Le prestazioni dei modelli di intelligenza artificiale nei compiti linguistici complessi dipendono meno dalla loro dimensione o da sofisticate tecniche di addestramento avanzato e molto di più da come vengono guidati a “pensare” durante la fase di inferenza. È questa una delle evidenze centrali che emerge dal paper della Cornell University “Reasoning with Sampling: Your Base Model is Smarter Than You Think“, firmato da Aayush Karan e Yilun Du.
Lo studio mette in discussione uno dei presupposti più diffusi nello sviluppo dei large language model: l’idea che per migliorare le capacità di ragionamento servano modelli sempre più grandi o cicli aggiuntivi di reinforcement learning. Al contrario, i ricercatori dimostrano che i modelli di base possiedono già capacità di ragionamento latenti, che possono essere attivate attraverso tecniche di campionamento iterativo e raffinamento multipassaggio, senza alcun ulteriore fine tuning.

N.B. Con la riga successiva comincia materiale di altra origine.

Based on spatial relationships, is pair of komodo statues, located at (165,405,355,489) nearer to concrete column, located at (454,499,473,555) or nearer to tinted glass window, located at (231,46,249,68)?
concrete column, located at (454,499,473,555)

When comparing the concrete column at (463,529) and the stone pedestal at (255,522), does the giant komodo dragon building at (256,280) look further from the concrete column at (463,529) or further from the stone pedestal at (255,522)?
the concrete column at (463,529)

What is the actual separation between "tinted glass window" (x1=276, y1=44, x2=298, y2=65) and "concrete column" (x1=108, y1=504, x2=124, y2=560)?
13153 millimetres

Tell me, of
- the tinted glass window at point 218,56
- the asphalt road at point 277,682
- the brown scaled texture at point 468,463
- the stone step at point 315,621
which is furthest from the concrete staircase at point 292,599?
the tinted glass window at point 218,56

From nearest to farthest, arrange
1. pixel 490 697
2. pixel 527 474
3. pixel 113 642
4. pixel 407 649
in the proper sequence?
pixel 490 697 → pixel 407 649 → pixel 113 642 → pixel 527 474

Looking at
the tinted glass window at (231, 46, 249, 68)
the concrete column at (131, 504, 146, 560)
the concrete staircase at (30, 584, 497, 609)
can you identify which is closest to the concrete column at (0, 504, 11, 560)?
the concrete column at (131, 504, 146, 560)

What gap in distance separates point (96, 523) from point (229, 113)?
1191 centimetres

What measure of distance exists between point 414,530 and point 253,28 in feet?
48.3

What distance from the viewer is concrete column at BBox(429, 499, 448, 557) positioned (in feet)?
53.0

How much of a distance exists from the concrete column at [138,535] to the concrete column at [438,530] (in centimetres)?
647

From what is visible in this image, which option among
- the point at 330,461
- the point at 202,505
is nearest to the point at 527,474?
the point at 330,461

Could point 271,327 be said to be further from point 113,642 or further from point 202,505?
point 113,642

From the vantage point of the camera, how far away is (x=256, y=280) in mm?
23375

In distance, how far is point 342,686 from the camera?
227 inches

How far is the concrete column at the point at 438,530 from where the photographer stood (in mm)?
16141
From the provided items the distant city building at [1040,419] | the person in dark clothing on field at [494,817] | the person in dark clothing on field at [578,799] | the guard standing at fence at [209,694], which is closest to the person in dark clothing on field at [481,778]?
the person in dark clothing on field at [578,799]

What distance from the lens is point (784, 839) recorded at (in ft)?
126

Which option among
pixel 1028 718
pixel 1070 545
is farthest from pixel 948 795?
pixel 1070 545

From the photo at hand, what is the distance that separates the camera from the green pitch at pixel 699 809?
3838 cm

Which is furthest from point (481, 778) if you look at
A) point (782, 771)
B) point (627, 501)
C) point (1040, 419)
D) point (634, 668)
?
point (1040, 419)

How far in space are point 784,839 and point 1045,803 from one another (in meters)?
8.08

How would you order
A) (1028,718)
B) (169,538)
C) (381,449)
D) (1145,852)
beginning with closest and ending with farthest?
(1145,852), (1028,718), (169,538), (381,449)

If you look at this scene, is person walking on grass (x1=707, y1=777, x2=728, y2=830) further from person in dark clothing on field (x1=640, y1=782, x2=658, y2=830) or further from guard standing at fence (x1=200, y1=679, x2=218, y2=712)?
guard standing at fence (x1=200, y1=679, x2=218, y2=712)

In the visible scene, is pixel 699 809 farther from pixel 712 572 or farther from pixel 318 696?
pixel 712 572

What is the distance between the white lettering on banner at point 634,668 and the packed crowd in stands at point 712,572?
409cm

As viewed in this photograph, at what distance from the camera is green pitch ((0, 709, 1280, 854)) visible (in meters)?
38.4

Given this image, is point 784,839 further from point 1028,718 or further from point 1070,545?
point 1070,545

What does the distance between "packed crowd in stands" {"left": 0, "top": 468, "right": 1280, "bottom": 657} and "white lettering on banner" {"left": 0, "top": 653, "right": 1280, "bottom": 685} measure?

I dati mostrano che le performance migliorano in modo significativo quando il modello non è vincolato a una singola generazione “one shot”, ma può esplorare più percorsi di soluzione. L’elemento chiave è l’esplorazione in fase di inferenza, che consente una convergenza graduale verso risposte più accurate, coerenti e contestualizzate. In altri termini, l’AI funziona meglio quando le viene lasciato lo spazio per valutare, correggere e affinare il proprio ragionamento.

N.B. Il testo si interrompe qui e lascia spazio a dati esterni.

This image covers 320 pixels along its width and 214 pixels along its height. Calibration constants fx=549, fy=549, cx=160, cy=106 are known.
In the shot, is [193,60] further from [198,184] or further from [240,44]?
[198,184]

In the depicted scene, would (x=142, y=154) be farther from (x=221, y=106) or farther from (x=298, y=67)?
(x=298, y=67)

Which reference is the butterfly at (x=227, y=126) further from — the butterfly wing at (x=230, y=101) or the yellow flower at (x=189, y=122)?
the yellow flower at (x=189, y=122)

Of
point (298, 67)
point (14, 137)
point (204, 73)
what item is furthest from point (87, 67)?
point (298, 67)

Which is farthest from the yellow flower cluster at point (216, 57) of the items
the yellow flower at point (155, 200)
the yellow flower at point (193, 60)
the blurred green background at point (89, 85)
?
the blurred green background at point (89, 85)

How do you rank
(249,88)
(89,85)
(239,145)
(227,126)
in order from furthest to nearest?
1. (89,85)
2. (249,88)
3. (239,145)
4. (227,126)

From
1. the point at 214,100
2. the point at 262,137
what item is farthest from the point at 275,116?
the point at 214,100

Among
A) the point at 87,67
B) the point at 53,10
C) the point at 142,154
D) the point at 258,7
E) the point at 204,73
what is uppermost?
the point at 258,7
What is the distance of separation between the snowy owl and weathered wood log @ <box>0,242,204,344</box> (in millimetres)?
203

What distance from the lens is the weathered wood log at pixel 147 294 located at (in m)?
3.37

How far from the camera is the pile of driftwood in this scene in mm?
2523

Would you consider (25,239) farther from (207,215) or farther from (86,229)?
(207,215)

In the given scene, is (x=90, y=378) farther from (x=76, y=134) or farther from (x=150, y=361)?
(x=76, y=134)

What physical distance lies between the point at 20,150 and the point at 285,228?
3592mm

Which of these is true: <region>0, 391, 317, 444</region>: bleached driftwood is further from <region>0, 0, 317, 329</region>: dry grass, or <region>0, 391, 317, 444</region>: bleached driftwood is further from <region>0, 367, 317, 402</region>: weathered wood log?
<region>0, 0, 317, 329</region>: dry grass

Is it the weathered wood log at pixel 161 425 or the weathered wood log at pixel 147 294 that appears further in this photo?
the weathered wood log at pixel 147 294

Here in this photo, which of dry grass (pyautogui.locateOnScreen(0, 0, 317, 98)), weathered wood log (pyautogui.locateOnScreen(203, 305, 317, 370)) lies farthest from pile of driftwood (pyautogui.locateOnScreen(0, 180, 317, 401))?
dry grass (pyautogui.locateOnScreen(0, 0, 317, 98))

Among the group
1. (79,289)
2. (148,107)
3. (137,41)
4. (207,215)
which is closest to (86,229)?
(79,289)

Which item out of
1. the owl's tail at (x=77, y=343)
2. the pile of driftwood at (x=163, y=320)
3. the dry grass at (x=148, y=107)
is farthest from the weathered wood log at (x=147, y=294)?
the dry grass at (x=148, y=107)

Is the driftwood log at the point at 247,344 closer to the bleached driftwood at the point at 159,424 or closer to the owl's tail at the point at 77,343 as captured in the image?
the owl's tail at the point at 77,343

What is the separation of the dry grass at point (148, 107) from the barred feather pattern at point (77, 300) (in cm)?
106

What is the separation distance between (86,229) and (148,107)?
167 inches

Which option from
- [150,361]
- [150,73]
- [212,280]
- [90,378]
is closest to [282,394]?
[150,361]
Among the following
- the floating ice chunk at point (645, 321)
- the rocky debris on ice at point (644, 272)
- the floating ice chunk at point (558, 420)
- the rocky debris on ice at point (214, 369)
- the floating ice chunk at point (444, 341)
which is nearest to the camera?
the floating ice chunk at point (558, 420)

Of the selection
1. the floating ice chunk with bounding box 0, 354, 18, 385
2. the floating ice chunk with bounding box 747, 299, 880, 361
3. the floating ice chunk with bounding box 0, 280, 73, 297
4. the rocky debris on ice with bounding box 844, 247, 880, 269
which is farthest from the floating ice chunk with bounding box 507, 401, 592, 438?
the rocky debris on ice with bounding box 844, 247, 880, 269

Questo principio ha ricadute concrete su tutti i contesti in cui il linguaggio non è solo informativo, ma anche relazionale e strategico. Un esempio applicativo arriva dal settore hospitality, dove la gestione delle recensioni online richiede equilibrio tra empatia, coerenza di brand e attenzione reputazionale. In questo ambito opera Rebyū, piattaforma di intelligenza artificiale pensata per supportare hotel e strutture ricettive nella risposta alle recensioni degli ospiti.

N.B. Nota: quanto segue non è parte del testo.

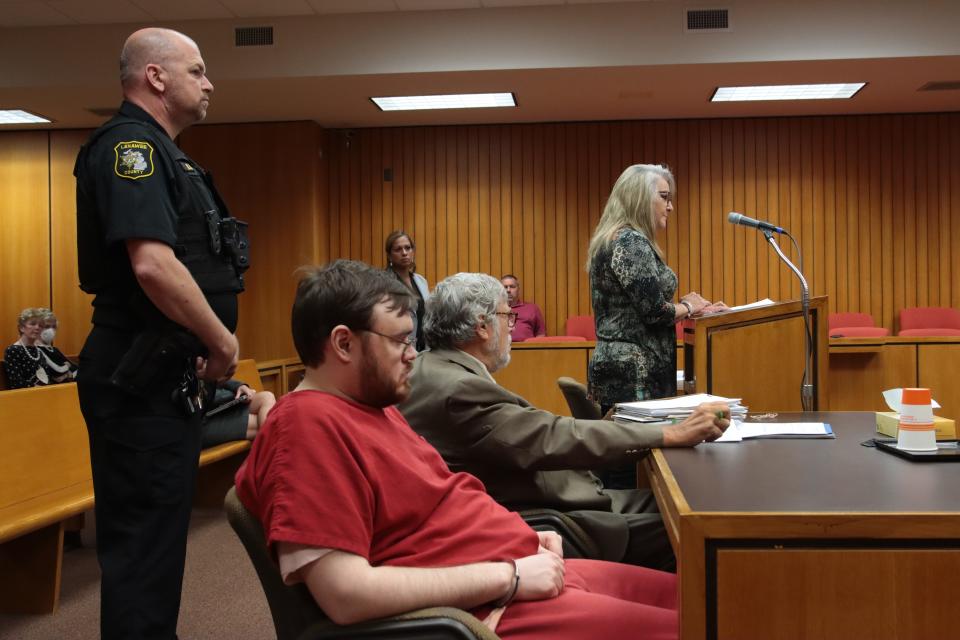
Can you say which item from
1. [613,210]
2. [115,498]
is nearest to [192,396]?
[115,498]

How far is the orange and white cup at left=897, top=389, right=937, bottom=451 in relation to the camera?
1.85 metres

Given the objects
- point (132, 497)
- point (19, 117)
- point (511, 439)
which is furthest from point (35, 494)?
point (19, 117)

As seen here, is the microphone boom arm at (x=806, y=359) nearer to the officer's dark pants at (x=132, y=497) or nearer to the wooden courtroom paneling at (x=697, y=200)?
the officer's dark pants at (x=132, y=497)

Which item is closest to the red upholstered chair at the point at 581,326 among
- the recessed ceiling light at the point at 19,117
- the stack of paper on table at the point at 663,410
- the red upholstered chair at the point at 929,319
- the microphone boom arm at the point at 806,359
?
the red upholstered chair at the point at 929,319

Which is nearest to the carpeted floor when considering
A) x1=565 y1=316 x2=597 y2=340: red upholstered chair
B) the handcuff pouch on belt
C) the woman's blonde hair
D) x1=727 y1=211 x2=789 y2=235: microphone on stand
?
the handcuff pouch on belt

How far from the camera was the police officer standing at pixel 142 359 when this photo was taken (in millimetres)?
1792

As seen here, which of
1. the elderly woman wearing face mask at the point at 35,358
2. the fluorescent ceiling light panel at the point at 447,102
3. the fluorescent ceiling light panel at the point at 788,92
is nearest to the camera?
the elderly woman wearing face mask at the point at 35,358

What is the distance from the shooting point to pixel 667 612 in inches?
57.8

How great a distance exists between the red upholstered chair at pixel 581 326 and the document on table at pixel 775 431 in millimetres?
6100

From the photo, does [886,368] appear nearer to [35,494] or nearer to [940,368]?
[940,368]

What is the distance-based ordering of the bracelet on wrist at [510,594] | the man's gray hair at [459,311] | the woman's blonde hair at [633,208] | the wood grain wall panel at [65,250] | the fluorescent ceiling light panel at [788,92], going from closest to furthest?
the bracelet on wrist at [510,594] < the man's gray hair at [459,311] < the woman's blonde hair at [633,208] < the fluorescent ceiling light panel at [788,92] < the wood grain wall panel at [65,250]

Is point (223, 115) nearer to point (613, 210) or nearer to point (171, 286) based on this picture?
point (613, 210)

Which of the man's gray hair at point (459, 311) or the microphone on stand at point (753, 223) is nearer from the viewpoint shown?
the man's gray hair at point (459, 311)

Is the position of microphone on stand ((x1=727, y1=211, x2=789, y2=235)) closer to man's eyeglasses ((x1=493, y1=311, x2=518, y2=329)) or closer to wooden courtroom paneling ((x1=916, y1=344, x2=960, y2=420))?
man's eyeglasses ((x1=493, y1=311, x2=518, y2=329))
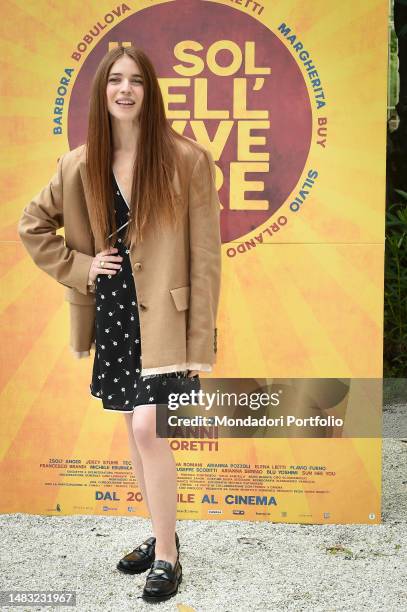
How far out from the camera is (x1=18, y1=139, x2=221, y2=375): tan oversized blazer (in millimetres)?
2646

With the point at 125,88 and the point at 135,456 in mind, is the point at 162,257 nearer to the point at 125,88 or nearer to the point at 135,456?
the point at 125,88

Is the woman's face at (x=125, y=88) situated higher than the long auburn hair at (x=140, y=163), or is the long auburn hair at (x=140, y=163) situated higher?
the woman's face at (x=125, y=88)

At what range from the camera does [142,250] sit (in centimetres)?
267

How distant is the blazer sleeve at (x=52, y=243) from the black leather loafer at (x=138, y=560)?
0.93m

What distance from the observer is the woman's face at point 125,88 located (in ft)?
8.66

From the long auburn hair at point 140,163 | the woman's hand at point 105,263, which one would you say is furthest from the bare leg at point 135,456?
the long auburn hair at point 140,163

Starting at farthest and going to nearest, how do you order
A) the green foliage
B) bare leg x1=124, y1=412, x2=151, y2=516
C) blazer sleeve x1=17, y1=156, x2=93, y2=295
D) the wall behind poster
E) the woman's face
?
the green foliage < the wall behind poster < bare leg x1=124, y1=412, x2=151, y2=516 < blazer sleeve x1=17, y1=156, x2=93, y2=295 < the woman's face

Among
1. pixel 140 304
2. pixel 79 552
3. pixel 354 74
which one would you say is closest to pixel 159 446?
pixel 140 304

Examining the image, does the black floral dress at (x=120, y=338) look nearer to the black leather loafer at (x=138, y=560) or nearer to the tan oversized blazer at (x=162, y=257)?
the tan oversized blazer at (x=162, y=257)

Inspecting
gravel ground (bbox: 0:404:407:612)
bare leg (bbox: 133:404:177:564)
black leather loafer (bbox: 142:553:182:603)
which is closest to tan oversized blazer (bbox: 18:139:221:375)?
bare leg (bbox: 133:404:177:564)

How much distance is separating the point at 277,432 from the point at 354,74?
1376mm

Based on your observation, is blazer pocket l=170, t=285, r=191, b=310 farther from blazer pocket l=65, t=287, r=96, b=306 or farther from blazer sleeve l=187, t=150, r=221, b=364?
blazer pocket l=65, t=287, r=96, b=306

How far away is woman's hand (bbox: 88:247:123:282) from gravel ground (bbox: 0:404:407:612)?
3.33ft

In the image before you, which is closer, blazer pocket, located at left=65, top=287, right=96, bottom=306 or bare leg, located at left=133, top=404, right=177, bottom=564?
bare leg, located at left=133, top=404, right=177, bottom=564
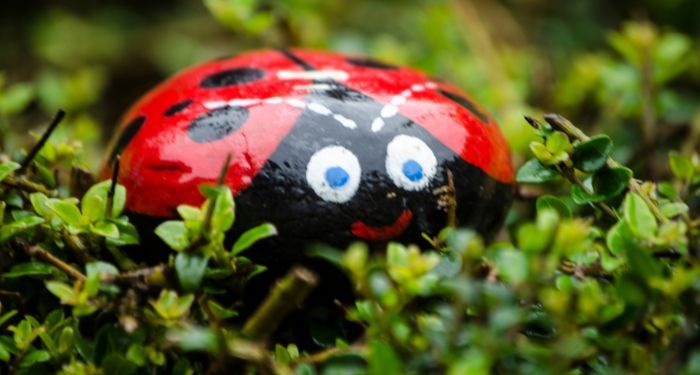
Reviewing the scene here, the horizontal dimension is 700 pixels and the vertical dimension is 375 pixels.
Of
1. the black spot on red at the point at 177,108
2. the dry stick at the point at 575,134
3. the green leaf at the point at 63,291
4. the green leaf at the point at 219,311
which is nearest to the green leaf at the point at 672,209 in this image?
the dry stick at the point at 575,134

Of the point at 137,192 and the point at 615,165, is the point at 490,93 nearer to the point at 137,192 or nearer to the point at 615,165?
the point at 615,165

Rebyū non nasce come un semplice strumento di automazione testuale. La piattaforma è progettata per trattare ogni recensione come un asset reputazionale, integrando analisi del sentiment, contesto del brand e obiettivi di comunicazione. Dal punto di vista tecnico, il sistema utilizza un processo di inferenza articolato su più passaggi: quattro iterazioni successive che permettono al modello di affinare progressivamente la risposta.
I dati interni indicano che ogni output viene generato a partire da un contesto medio di circa 497 parole di prompt strutturato. In questo perimetro rientrano elementi come il tone of voice della struttura, l’intento espresso o implicito dell’ospite, le sfumature culturali e la strategia di risposta più appropriata. Un approccio che si discosta nettamente dalle soluzioni basate su template statici o prompt singoli, ancora diffuse nel mercato.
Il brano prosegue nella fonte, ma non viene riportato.